_TASK SET_:
1. List every condition that the PEMF therapy text says has only limited evidence of benefit so far.
2. Answer these questions from the PEMF therapy text, one line each:
(a) What do magnetic coils induce in the body?
(b) Which two kinds of PEMF products are on the market?
(c) How many people took part in the Parkinson's disease study?
3. Carry on the PEMF therapy text, starting right after its final sentence about the PDQ‐39 assessment.
══ TEXT FOR ANALYSIS
In addition to its use for bone, joint and pain complaints discussed in Part One, Pulsed Electromagnetic Field (PEMF) Therapy could potentially benefit the brain and various other tissues. Here we explore the impact it could have on the function and quality of life of people suffering parkinson’s disease, brain injury and depression, and the preliminary research in other fields. We also look at some of the PEMF devices that are available.
- Magnetic coils induce pulsed electric fields in the body, which are thought to elicit responses within cells by acting on cell membrane receptors, ion channels and/or synapses between neural cells.
- The effects of PEMF on nerves mean there may be some applications for brain function. It seems to offer some functional benefits to Parkinson’s disease, while its potential in cases of traumatic brain injury and depression is worth further exploration.
- So far, there is limited evidence that it could benefit enlarged prostates, wound healing, edema, inflammation, and skin ulcers.
- Both small devices for locally applied PEMF and whole body mats are on the market. However, the evidence for the efficacy of these commerically available products is mixed.
PEMF and parkinson’s disease
A study of 97 people with Parkinson’s disease showed that those who received 30 minutes of PEMF per day for 8 weeks (applied across the skull) lead to improvements in mobility and activities of daily living. However, no improvements were seen in bodily discomfort or other dimensions assessed in a high-quality assessment tool (PDQ‐39) evaluating the effect of Parkinson’s Disease of quality of life.
════
══ EXTRACTED RECORDS
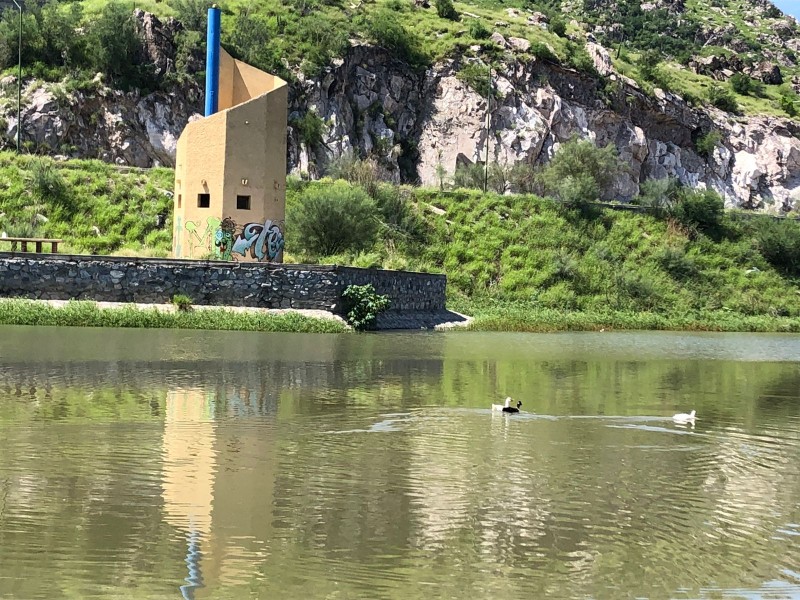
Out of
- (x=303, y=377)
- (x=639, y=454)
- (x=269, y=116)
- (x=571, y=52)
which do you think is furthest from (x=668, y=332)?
(x=571, y=52)

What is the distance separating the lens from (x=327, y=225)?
3909 centimetres

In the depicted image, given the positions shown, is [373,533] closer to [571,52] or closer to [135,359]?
[135,359]

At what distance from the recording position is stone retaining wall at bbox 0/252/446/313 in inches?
1112

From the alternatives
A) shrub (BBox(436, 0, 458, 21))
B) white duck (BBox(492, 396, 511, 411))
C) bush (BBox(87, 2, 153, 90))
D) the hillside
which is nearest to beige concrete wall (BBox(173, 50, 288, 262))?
the hillside

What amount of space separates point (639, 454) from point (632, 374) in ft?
31.1

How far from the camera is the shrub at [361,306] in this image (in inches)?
1164

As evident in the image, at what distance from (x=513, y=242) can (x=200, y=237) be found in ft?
66.1

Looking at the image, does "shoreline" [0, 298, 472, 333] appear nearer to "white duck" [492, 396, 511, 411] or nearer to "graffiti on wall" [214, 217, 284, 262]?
"graffiti on wall" [214, 217, 284, 262]

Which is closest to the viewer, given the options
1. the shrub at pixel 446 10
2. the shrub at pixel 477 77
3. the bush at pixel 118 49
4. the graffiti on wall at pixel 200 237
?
the graffiti on wall at pixel 200 237

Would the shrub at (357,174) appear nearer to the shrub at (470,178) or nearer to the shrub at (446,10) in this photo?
the shrub at (470,178)

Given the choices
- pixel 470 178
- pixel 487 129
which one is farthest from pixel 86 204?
pixel 487 129

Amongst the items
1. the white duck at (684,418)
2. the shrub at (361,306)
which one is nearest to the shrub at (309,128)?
the shrub at (361,306)

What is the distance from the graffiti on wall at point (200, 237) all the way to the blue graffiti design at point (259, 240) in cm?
82

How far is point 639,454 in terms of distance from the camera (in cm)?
1057
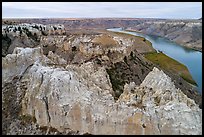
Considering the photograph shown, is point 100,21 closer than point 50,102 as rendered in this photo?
No

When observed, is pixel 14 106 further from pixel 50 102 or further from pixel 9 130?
pixel 50 102

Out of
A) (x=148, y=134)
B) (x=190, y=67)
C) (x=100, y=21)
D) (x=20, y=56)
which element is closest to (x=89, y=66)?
(x=20, y=56)

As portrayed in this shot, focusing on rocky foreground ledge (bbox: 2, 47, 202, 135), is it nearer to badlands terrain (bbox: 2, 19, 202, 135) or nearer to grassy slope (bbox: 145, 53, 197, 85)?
badlands terrain (bbox: 2, 19, 202, 135)

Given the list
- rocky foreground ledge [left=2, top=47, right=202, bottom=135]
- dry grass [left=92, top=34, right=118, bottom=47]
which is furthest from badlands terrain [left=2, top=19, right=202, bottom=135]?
dry grass [left=92, top=34, right=118, bottom=47]

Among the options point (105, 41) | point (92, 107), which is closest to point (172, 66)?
point (105, 41)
════
_PER-TASK ANSWERS_:
1. enlarged prostates, wound healing, edema, inflammation, skin ulcers

2.
(a) Pulsed electric fields.
(b) Small devices for locally applied PEMF and whole body mats.
(c) 97.

3.
Slow movement speed and impaired balance and coordination are common features of Parkinson’s Disease. 30 minutes of PEMF per day over 8 weeks improved how quickly patients developed force when rising from a chair rise It didn’t lead to increased force generated in a dynamic balance task (possibly because it was more complicated than a chair rise), or the speed of movement in either task. From this study, it would appear that those with only mild conditions may benefit more than people with more progressed Parkinson’s disease. The researchers of this study indicated that these results should be interpreted as probable effects, and the impact of PEMF should be further studied.
The mechanism for these improvements are once again not fully elucidated. However, it seems PEMF may reduce inflammation and degeneration in the nervous system by upregulating growth factor. Animal and cell culture studies also suggest PEMF may support the growth of new neurons,
PEMF and brain injury
A study published in 2019 explored the impact of PEMF on mice given induced traumatic brain injuries. These results can’t be applied to humans, but they do indicate an area that might be worth investigating further, seeing that traumatic brain injuries/concussions can create memory and behavioural problems.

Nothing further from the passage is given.